Work instructions – Search the listing below for the line containing "香港瑞基实业有限公司董事长戴明瑞先生，于公历 2025 年". From there through the line containing "公历 2025 年 3 月 15 日", transcribe every line exactly, both ends included.

Start of Provided data

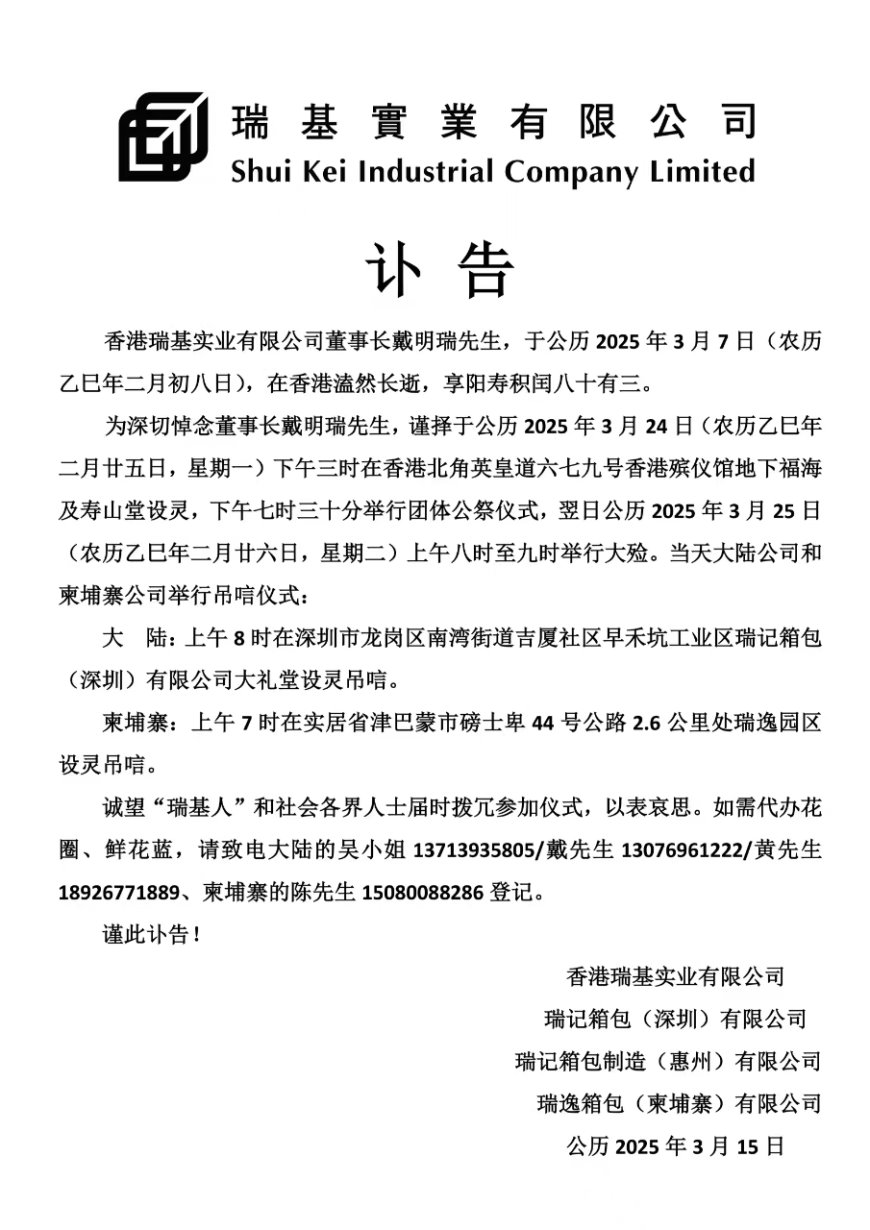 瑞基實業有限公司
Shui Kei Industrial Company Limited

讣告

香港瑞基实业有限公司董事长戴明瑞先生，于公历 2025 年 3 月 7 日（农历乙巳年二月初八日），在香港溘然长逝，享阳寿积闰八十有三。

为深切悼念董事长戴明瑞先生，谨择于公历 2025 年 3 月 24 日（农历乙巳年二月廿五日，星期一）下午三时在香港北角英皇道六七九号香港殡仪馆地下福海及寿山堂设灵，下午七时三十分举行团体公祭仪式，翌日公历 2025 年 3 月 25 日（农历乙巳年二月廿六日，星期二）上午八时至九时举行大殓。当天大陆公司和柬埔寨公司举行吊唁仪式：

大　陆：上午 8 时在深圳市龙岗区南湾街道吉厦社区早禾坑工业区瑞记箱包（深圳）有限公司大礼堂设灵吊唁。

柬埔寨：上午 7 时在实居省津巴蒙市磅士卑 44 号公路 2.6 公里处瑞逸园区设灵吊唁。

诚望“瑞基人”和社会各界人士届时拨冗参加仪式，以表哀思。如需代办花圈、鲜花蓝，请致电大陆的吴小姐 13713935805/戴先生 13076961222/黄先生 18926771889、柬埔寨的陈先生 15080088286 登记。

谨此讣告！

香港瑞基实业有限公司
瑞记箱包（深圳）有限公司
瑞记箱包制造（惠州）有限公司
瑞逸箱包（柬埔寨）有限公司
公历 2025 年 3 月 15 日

End of Provided data
Start of Provided data

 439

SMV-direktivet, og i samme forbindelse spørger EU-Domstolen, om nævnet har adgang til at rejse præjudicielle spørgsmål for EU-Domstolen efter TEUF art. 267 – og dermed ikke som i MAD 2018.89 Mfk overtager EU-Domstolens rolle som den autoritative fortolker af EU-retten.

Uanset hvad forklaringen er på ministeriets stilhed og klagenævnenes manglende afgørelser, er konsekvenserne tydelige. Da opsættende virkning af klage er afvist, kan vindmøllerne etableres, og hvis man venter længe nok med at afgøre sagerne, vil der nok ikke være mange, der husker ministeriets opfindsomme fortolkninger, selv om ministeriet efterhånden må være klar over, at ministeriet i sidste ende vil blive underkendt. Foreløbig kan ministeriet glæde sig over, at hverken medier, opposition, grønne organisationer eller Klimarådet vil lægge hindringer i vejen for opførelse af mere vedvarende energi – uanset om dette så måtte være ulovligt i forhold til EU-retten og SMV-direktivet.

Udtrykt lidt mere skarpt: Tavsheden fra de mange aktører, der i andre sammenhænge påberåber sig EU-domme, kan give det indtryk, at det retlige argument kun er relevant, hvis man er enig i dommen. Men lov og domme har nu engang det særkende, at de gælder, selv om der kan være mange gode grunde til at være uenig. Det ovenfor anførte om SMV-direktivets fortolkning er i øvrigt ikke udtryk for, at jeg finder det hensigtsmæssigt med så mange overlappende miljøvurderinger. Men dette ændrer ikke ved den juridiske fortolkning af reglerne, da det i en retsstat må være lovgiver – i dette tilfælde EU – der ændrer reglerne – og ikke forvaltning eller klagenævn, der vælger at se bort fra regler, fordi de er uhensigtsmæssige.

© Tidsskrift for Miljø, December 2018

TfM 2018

End of Provided data

Final answer –
香港瑞基实业有限公司董事长戴明瑞先生，于公历 2025 年 3 月 7 日（农历乙巳年二月初八日），在香港溘然长逝，享阳寿积闰八十有三。

为深切悼念董事长戴明瑞先生，谨择于公历 2025 年 3 月 24 日（农历乙巳年二月廿五日，星期一）下午三时在香港北角英皇道六七九号香港殡仪馆地下福海及寿山堂设灵，下午七时三十分举行团体公祭仪式，翌日公历 2025 年 3 月 25 日（农历乙巳年二月廿六日，星期二）上午八时至九时举行大殓。当天大陆公司和柬埔寨公司举行吊唁仪式：

大　陆：上午 8 时在深圳市龙岗区南湾街道吉厦社区早禾坑工业区瑞记箱包（深圳）有限公司大礼堂设灵吊唁。

柬埔寨：上午 7 时在实居省津巴蒙市磅士卑 44 号公路 2.6 公里处瑞逸园区设灵吊唁。

诚望“瑞基人”和社会各界人士届时拨冗参加仪式，以表哀思。如需代办花圈、鲜花蓝，请致电大陆的吴小姐 13713935805/戴先生 13076961222/黄先生 18926771889、柬埔寨的陈先生 15080088286 登记。

谨此讣告！

香港瑞基实业有限公司
瑞记箱包（深圳）有限公司
瑞记箱包制造（惠州）有限公司
瑞逸箱包（柬埔寨）有限公司
公历 2025 年 3 月 15 日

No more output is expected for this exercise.